Exercise instructions: Reproduce, word for word, every line starting at the line that contains "Is point 472,690" and ending with the final line of the entries.

>> start Data to use

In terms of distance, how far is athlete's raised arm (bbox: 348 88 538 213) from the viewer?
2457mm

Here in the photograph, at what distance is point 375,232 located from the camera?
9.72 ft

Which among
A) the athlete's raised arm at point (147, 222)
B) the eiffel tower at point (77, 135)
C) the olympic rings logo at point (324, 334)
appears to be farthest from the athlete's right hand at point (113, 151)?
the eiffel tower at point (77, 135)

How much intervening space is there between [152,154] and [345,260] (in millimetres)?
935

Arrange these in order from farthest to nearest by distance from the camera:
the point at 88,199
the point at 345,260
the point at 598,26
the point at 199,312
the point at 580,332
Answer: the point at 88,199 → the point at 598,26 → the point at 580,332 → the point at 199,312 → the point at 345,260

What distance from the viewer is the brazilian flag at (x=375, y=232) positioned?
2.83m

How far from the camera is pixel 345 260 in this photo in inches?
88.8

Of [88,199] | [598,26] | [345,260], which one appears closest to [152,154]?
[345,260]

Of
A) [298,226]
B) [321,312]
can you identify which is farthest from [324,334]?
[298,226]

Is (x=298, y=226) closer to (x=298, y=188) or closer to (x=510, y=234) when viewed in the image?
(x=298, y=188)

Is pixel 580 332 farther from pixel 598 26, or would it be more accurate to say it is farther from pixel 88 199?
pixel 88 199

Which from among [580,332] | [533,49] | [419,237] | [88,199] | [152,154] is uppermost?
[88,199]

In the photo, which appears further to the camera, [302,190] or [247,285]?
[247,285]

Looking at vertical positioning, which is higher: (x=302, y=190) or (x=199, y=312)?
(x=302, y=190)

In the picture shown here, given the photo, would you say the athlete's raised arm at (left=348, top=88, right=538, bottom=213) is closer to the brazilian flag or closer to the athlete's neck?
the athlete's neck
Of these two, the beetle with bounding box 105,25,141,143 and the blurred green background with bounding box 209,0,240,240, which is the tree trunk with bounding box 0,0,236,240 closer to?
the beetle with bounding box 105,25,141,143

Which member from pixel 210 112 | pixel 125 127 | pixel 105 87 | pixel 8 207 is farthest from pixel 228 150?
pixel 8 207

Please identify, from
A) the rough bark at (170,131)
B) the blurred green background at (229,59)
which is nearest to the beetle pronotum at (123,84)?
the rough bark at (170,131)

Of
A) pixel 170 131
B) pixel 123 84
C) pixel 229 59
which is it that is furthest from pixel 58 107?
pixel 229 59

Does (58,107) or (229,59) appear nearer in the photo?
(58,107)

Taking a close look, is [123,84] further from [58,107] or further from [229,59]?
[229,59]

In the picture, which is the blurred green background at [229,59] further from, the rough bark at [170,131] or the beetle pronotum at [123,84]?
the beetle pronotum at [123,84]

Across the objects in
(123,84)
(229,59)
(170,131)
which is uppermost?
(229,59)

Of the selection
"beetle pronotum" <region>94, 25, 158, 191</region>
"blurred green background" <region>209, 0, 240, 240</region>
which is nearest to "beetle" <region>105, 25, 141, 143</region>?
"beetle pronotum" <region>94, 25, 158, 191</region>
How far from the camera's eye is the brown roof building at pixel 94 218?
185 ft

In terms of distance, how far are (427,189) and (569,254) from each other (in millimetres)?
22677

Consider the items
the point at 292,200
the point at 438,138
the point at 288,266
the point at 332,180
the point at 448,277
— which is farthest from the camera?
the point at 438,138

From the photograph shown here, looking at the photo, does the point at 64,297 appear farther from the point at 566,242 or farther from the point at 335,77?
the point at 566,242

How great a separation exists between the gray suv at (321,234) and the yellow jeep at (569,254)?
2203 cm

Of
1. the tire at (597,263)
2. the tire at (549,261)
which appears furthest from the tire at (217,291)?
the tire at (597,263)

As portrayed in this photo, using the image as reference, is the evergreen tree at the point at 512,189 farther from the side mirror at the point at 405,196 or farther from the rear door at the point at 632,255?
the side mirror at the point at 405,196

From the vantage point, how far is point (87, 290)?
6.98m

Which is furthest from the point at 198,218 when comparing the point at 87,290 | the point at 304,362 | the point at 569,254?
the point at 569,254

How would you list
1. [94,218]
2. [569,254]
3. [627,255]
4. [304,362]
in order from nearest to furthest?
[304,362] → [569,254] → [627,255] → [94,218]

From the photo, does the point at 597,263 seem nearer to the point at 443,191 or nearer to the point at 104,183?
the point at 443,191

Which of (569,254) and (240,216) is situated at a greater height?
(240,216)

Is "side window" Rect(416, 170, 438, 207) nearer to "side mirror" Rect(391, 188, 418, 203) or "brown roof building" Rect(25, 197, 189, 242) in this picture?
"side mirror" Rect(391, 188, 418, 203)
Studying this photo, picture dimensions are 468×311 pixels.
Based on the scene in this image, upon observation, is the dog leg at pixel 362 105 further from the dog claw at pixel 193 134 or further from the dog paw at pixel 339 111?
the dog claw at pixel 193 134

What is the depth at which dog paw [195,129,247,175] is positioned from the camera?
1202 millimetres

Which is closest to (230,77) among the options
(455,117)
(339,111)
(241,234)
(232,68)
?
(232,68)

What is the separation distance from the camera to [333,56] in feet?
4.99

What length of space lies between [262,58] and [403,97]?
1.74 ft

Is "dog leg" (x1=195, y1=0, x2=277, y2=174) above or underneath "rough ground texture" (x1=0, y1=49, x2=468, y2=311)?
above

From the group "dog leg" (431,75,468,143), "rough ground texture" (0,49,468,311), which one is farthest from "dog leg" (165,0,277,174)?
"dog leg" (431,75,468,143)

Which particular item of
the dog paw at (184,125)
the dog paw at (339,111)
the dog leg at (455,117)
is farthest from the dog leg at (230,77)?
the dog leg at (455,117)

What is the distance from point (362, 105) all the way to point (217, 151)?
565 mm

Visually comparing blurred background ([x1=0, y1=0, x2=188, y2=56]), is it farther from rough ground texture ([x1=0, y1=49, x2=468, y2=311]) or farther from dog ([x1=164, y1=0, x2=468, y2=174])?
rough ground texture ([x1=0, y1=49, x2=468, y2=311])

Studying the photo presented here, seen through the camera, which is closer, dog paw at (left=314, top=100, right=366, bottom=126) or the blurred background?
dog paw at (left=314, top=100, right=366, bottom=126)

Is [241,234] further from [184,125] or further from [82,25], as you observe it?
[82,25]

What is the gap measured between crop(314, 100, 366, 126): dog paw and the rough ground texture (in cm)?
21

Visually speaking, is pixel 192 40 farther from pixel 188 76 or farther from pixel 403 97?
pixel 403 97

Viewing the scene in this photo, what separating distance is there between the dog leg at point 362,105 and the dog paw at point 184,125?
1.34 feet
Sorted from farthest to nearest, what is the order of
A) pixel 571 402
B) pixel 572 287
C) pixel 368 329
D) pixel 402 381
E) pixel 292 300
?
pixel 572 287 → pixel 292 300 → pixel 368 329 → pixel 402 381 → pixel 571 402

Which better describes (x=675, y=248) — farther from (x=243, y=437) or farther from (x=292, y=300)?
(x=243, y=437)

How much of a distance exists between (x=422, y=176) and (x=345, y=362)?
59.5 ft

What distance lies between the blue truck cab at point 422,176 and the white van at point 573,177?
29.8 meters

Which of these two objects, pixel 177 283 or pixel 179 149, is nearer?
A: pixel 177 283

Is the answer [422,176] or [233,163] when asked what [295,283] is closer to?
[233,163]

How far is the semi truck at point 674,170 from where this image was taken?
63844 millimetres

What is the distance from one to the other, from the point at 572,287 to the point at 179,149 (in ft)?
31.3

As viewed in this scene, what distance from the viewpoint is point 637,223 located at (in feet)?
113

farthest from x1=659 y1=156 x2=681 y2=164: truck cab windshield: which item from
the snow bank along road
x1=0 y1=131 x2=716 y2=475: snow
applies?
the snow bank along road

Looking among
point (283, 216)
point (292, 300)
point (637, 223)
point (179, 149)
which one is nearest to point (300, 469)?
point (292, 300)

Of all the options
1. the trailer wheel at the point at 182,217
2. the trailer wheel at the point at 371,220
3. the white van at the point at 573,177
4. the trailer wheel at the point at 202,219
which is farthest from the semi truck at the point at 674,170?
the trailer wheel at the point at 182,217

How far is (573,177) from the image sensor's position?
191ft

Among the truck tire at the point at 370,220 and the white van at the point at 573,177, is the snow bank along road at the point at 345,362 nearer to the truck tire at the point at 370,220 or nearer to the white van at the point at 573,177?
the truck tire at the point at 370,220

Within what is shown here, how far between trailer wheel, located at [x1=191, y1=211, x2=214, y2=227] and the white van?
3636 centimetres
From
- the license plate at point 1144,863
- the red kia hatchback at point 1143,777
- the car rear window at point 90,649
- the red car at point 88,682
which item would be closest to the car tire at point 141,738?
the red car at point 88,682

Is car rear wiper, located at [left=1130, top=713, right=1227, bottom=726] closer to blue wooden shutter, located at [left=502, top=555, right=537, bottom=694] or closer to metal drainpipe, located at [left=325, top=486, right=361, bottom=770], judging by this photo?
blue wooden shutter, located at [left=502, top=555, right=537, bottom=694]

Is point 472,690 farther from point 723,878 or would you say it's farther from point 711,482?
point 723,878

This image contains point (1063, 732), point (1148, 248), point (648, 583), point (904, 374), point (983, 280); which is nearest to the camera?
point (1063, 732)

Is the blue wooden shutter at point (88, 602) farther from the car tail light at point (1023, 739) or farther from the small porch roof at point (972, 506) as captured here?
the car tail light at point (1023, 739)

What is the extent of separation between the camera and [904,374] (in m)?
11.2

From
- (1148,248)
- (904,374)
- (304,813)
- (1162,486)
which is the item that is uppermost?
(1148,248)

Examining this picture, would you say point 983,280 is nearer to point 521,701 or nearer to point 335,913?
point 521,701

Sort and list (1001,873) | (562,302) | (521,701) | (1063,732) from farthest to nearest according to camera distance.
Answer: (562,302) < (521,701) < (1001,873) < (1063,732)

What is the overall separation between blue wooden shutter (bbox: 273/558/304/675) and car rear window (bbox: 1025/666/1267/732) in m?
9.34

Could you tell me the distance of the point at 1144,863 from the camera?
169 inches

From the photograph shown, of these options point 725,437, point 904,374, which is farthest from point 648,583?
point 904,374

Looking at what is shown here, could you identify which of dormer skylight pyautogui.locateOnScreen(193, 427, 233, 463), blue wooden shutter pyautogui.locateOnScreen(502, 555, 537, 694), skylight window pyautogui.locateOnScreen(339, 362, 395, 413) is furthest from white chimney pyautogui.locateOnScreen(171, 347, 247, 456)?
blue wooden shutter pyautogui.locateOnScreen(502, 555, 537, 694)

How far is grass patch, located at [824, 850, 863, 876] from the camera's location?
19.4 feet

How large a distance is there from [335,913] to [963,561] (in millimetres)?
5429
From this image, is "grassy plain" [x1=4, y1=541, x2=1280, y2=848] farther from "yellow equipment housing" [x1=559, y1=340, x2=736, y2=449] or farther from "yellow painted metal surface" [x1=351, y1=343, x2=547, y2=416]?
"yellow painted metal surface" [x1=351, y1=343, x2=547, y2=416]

>> end Data to use

Task response:
Is point 472,690 farther from point 723,878 or would you say it's farther from point 711,482?
point 723,878

This image contains point (1063, 732), point (1148, 248), point (648, 583), point (904, 374), point (983, 280); which is nearest to the camera?
point (1063, 732)

Is the blue wooden shutter at point (88, 602) farther from the car tail light at point (1023, 739) or farther from the small porch roof at point (972, 506) as captured here?
the car tail light at point (1023, 739)

What is the extent of separation between the camera and [904,374] (in m)?
11.2

From
- (1148,248)
- (904,374)
- (304,813)
- (1162,486)
which is the item that is uppermost?
(1148,248)

Examining this picture, would you say point 983,280 is nearer to point 521,701 or nearer to point 335,913?
point 521,701

Sort and list (1001,873) | (562,302) | (521,701) | (1063,732) from farthest to nearest according to camera distance.
Answer: (562,302) < (521,701) < (1001,873) < (1063,732)

What is the overall separation between blue wooden shutter (bbox: 273/558/304/675) and car rear window (bbox: 1025/666/1267/732) in m?
9.34

Could you tell me the distance of the point at 1144,863 from the camera?
169 inches

From the photograph shown, of these options point 725,437, point 904,374, which is farthest from point 648,583?
point 904,374

Looking at what is shown here, could you identify which of dormer skylight pyautogui.locateOnScreen(193, 427, 233, 463), blue wooden shutter pyautogui.locateOnScreen(502, 555, 537, 694), skylight window pyautogui.locateOnScreen(339, 362, 395, 413) is furthest from white chimney pyautogui.locateOnScreen(171, 347, 247, 456)?
blue wooden shutter pyautogui.locateOnScreen(502, 555, 537, 694)

How far is grass patch, located at [824, 850, 863, 876] from the camera's location?
19.4 feet

How large a distance is there from [335,913] to [963,561] (in millimetres)?
5429
From this image, is "grassy plain" [x1=4, y1=541, x2=1280, y2=848] farther from "yellow equipment housing" [x1=559, y1=340, x2=736, y2=449] or farther from "yellow painted metal surface" [x1=351, y1=343, x2=547, y2=416]?
"yellow painted metal surface" [x1=351, y1=343, x2=547, y2=416]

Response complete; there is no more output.